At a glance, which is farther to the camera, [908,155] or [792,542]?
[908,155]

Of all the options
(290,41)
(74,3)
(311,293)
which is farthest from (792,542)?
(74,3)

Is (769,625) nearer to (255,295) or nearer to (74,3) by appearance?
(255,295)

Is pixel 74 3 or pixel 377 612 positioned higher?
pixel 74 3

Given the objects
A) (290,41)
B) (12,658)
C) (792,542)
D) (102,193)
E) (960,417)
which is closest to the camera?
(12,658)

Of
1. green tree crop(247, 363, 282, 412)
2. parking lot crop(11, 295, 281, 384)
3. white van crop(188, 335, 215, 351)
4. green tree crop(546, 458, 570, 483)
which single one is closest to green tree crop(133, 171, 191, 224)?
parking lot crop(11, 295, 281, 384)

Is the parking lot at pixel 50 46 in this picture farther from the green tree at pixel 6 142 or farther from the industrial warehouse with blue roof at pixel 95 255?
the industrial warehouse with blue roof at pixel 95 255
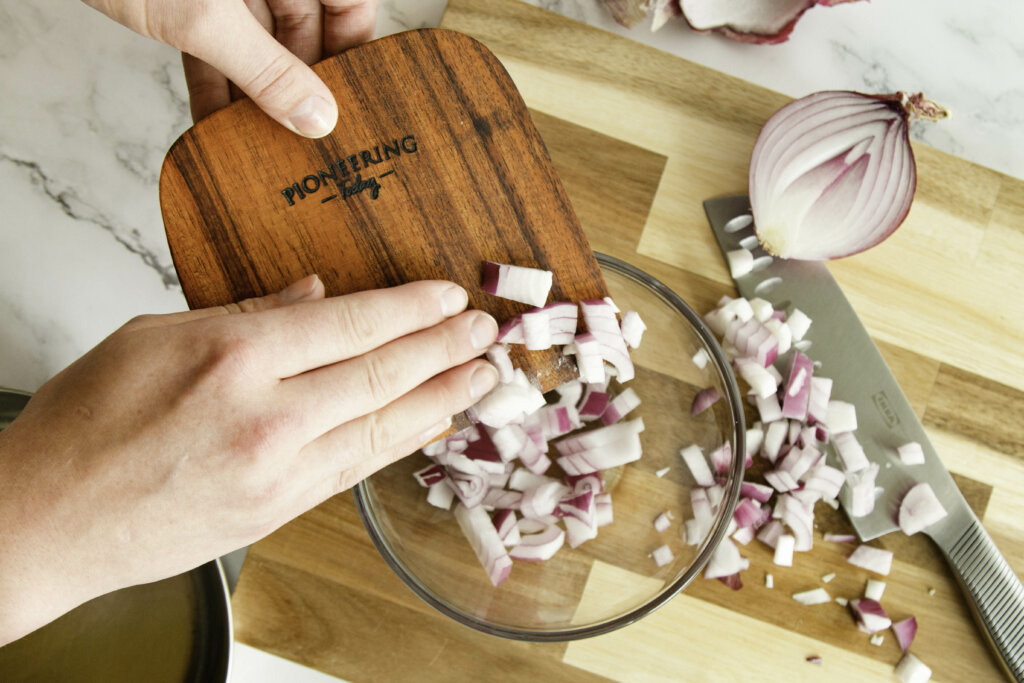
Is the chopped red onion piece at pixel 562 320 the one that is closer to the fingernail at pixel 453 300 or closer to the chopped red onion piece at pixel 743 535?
the fingernail at pixel 453 300

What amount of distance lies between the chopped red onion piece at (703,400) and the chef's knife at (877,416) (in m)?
0.18

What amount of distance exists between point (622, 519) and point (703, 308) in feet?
1.27

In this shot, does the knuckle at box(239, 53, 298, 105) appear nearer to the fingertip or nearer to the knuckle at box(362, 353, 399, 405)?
the fingertip

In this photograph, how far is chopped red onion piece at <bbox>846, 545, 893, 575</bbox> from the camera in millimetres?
1146

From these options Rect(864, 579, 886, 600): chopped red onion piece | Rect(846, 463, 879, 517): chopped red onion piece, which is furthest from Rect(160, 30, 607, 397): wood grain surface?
Rect(864, 579, 886, 600): chopped red onion piece

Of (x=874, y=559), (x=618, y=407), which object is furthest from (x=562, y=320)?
(x=874, y=559)

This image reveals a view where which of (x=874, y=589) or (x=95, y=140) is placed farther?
(x=95, y=140)

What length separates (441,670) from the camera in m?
1.13

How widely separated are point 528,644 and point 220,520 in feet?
1.95

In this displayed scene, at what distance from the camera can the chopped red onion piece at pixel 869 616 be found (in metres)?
1.14

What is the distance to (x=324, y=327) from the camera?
2.52 feet

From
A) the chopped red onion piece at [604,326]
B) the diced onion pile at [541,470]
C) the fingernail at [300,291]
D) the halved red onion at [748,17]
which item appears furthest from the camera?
the halved red onion at [748,17]

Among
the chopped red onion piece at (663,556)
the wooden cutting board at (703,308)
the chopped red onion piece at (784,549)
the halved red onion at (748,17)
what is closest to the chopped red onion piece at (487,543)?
the wooden cutting board at (703,308)

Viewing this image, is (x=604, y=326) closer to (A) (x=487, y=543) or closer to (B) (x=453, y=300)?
(B) (x=453, y=300)
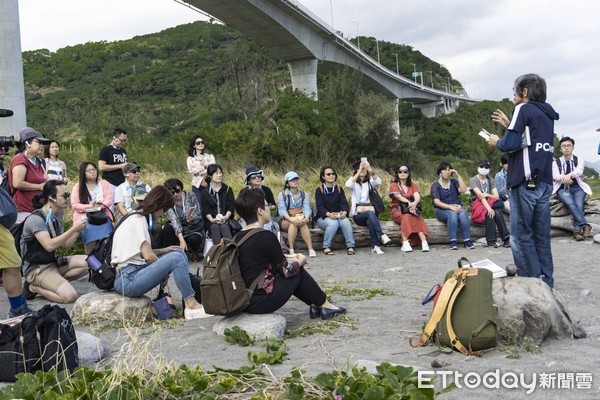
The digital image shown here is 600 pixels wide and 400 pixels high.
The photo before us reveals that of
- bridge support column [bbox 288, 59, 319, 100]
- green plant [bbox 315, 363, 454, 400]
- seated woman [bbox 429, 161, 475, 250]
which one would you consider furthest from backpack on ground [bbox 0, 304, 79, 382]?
bridge support column [bbox 288, 59, 319, 100]

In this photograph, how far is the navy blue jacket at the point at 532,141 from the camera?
5.90m

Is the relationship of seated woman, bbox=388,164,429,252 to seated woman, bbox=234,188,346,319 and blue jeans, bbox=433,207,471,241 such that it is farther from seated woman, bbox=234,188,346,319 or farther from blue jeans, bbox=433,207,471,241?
seated woman, bbox=234,188,346,319

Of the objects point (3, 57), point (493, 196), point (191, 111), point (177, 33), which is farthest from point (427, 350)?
point (177, 33)

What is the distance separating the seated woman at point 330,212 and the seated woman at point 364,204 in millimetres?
216

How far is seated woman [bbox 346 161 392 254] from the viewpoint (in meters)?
11.0

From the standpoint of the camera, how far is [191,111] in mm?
44906

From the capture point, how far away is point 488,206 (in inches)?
440

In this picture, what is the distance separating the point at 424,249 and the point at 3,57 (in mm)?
9923

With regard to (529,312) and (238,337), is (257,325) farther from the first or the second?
(529,312)

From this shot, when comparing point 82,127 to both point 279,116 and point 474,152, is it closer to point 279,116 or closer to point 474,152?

● **AIM**
Transcribe all entries above exactly. Drop the pictures.

● **TASK ANSWER**
At a glance, which is farther to the camera, [908,155] or [792,542]?
[908,155]

Of all the options
(290,41)
(74,3)
(311,293)
which is farthest from (792,542)?
(74,3)

Is (769,625) nearer to (255,295) or nearer to (74,3) by appearance?
(255,295)

Is pixel 74 3 or pixel 377 612 positioned higher?
pixel 74 3

Given the objects
A) (290,41)
B) (12,658)
C) (792,542)
D) (102,193)
E) (960,417)
which is closest to the camera?
(12,658)

Of
1. green tree crop(247, 363, 282, 412)
2. parking lot crop(11, 295, 281, 384)
3. white van crop(188, 335, 215, 351)
4. green tree crop(546, 458, 570, 483)
which single one is closest to green tree crop(133, 171, 191, 224)?
parking lot crop(11, 295, 281, 384)

Is the parking lot at pixel 50 46 in this picture farther from the green tree at pixel 6 142 or farther from the industrial warehouse with blue roof at pixel 95 255?
the industrial warehouse with blue roof at pixel 95 255
Is the chopped red onion piece at pixel 562 320 the one that is closer to the fingernail at pixel 453 300 or closer to the chopped red onion piece at pixel 743 535?
the fingernail at pixel 453 300

What amount of distance lies between the chopped red onion piece at (703,400) and the chef's knife at (877,416) (in m)?
0.18

What amount of distance exists between point (622, 519) and point (703, 308) in feet?
1.27

In this shot, does the knuckle at box(239, 53, 298, 105) appear nearer to the fingertip or nearer to the knuckle at box(362, 353, 399, 405)?
the fingertip

In this photograph, how far is chopped red onion piece at <bbox>846, 545, 893, 575</bbox> from the camera in millimetres?
1146

From these options Rect(864, 579, 886, 600): chopped red onion piece | Rect(846, 463, 879, 517): chopped red onion piece, which is furthest from Rect(160, 30, 607, 397): wood grain surface?
Rect(864, 579, 886, 600): chopped red onion piece

Of (x=874, y=559), (x=618, y=407), which object is furthest from (x=562, y=320)?
(x=874, y=559)

This image reveals a view where which of (x=874, y=589) or (x=95, y=140) is placed farther?
(x=95, y=140)

What length separates (441,670) from the camera in m?
1.13

How widely separated are point 528,644 and point 220,520 in feet?
1.95

In this displayed scene, at what distance from the camera can the chopped red onion piece at pixel 869 616 be found (in metres)?
1.14

What is the distance to (x=324, y=327) from the camera?
2.52 feet

From
A) the chopped red onion piece at [604,326]
B) the diced onion pile at [541,470]
C) the fingernail at [300,291]
D) the halved red onion at [748,17]
which item appears furthest from the camera?
the halved red onion at [748,17]

Among
the chopped red onion piece at (663,556)
the wooden cutting board at (703,308)
the chopped red onion piece at (784,549)
the halved red onion at (748,17)
what is closest to the chopped red onion piece at (487,543)?
the wooden cutting board at (703,308)

Viewing this image, is (x=604, y=326) closer to (A) (x=487, y=543) or closer to (B) (x=453, y=300)?
(B) (x=453, y=300)
The digital image shown here is 600 pixels wide and 400 pixels high.
The photo before us reveals that of
- bridge support column [bbox 288, 59, 319, 100]
- green plant [bbox 315, 363, 454, 400]
- seated woman [bbox 429, 161, 475, 250]
which one would you consider furthest from backpack on ground [bbox 0, 304, 79, 382]?
bridge support column [bbox 288, 59, 319, 100]

In this photograph, how far is the navy blue jacket at the point at 532,141 from the camera?
5.90m

Is the relationship of seated woman, bbox=388,164,429,252 to seated woman, bbox=234,188,346,319 and blue jeans, bbox=433,207,471,241 such that it is farther from seated woman, bbox=234,188,346,319 or farther from blue jeans, bbox=433,207,471,241?
seated woman, bbox=234,188,346,319

Of the objects point (3, 57), point (493, 196), point (191, 111), point (177, 33), which is farthest from point (427, 350)?
point (177, 33)

What is the distance separating the seated woman at point 330,212 and the seated woman at point 364,204 in millimetres?
216

How far is seated woman [bbox 346 161 392 254] from the viewpoint (in meters)?
11.0

From the standpoint of the camera, how far is [191,111] in mm?
44906

From the capture point, how far away is point 488,206 (in inches)?
440

In this picture, what is the distance separating the point at 424,249 and the point at 3,57 (in mm)?
9923

With regard to (529,312) and (238,337), is (257,325) farther from the first or the second?
(529,312)

From this shot, when comparing point 82,127 to both point 279,116 and point 474,152, is it closer to point 279,116 or closer to point 474,152?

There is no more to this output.